The initiating event is depolarization past threshold (~-55 mV). At that point, voltage-gated sodium channels snap open. Na+ ions, driven both by their concentration gradient (high outside) and by the negative membrane potential, flood inward. This influx rapidly drives the membrane potential from -70 mV up toward +30 mV — the peak of the action potential. The key word here is "all-or-none": if depolarization does not reach threshold, channels quickly close and the membrane recovers. If threshold is crossed, a self-reinforcing cascade (more depolarization → more channels open → more Na+ in) runs to completion every time, producing an identical spike regardless of how much the threshold was exceeded.
Repolarization begins almost immediately, driven by two concurrent changes. Voltage-gated Na+ channels transition into an inactivated state — different from their resting closed state — in which they cannot reopen. Simultaneously, voltage-gated K+ channels, which activate more slowly than Na+ channels, open and K+ flows outward down its electrochemical gradient. The combination of stopped Na+ influx and active K+ efflux drives the membrane potential back negative. Because K+ channels close with a slight delay, the membrane transiently overshoots resting potential, dipping to around -80 mV. This afterhyperpolarization is not a separate mechanism; it is simply the membrane following the K+ equilibrium potential until those slow K+ channels finally close.

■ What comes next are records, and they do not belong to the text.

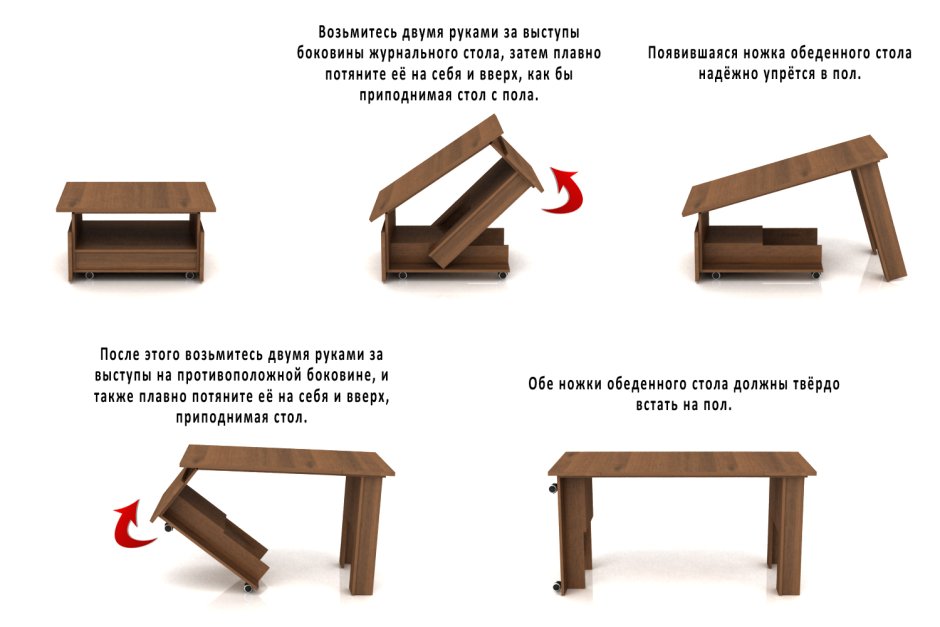 Возьмитесь двумя руками за выступы боковины журнального стола, затем плавно потяните её на себя и вверх, как бы приподнимая стол с пола.

Появившаяся ножка обеденного стола надёжно упрётся в пол.

После этого возьмитесь двумя руками за выступы на противоположной боковине, и также плавно потяните её на себя и вверх, приподнимая стол.

Обе ножки обеденного стола должны твёрдо встать на пол.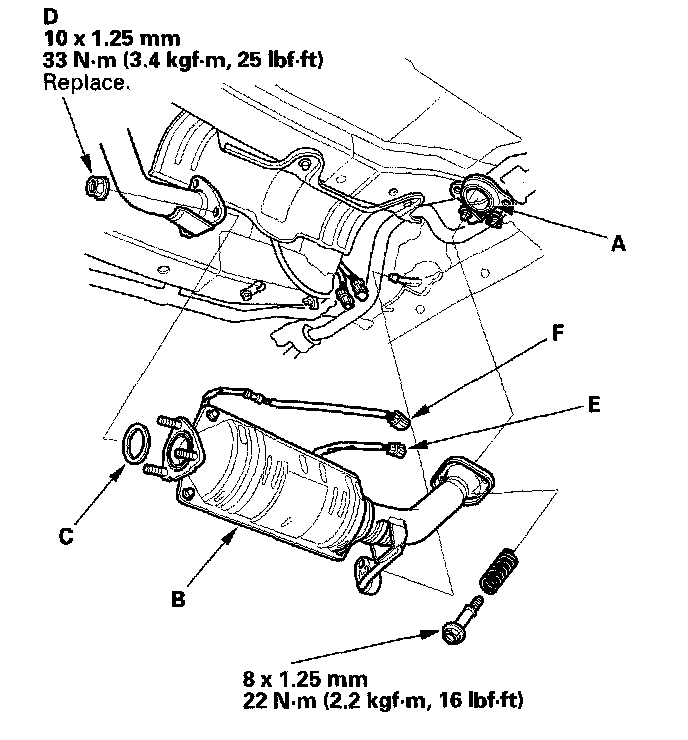 D
10 x 1.25 mm
33 N·m (3.4 kgf·m, 25 lbf·ft)
Replace.

A

F

E

C

B

8 x 1.25 mm
22 N·m (2.2 kgf·m, 16 lbf·ft)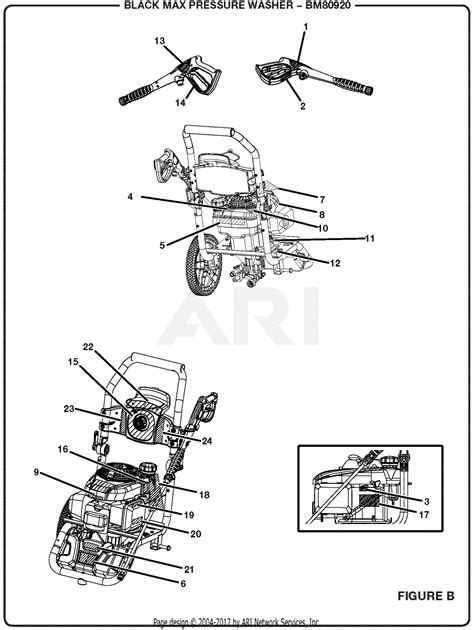 BLACK MAX PRESSURE WASHER – BM80920

13
14
1
2
4
5
7
8
10
11
12

ARI

22
15
23
24
16
9
18
19
20
21
6

3
17

FIGURE B

Page design © 2004-2017 by ARI Network Services, Inc.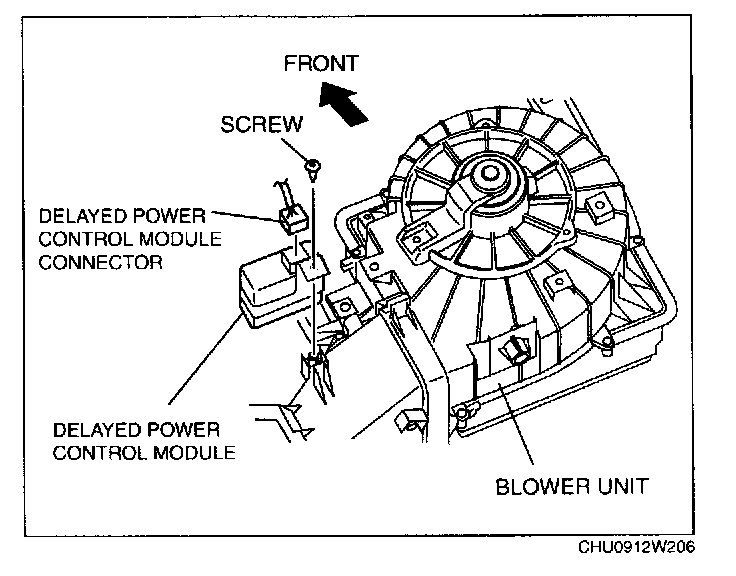 FRONT

SCREW

DELAYED POWER CONTROL MODULE CONNECTOR

DELAYED POWER CONTROL MODULE

BLOWER UNIT

CHU0912W206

The absolute refractory period — the window immediately after the spike during which no new action potential can be triggered — occurs because Na+ channels are inactivated and cannot respond to any stimulus. This has two important consequences: it ensures the action potential propagates in only one direction (the region behind the wavefront cannot be re-excited), and it sets a hard upper limit on how fast a neuron can fire. The relative refractory period that follows, when a suprathreshold stimulus *can* trigger a new spike, reflects the gradual recovery of Na+ channels from inactivation and the still-elevated K+ conductance.
Finally, note that the Na+/K+ ATPase pump does not meaningfully contribute to the immediate events of a single action potential — it operates on a much slower timescale. The ion movements during a single action potential are so small relative to the total ion concentration on each side that the gradients are essentially unaffected. The pump's job is maintenance over many spikes, not moment-to-moment restoration. This is a common misconception worth flagging: the action potential is driven by ion channels, not by the pump.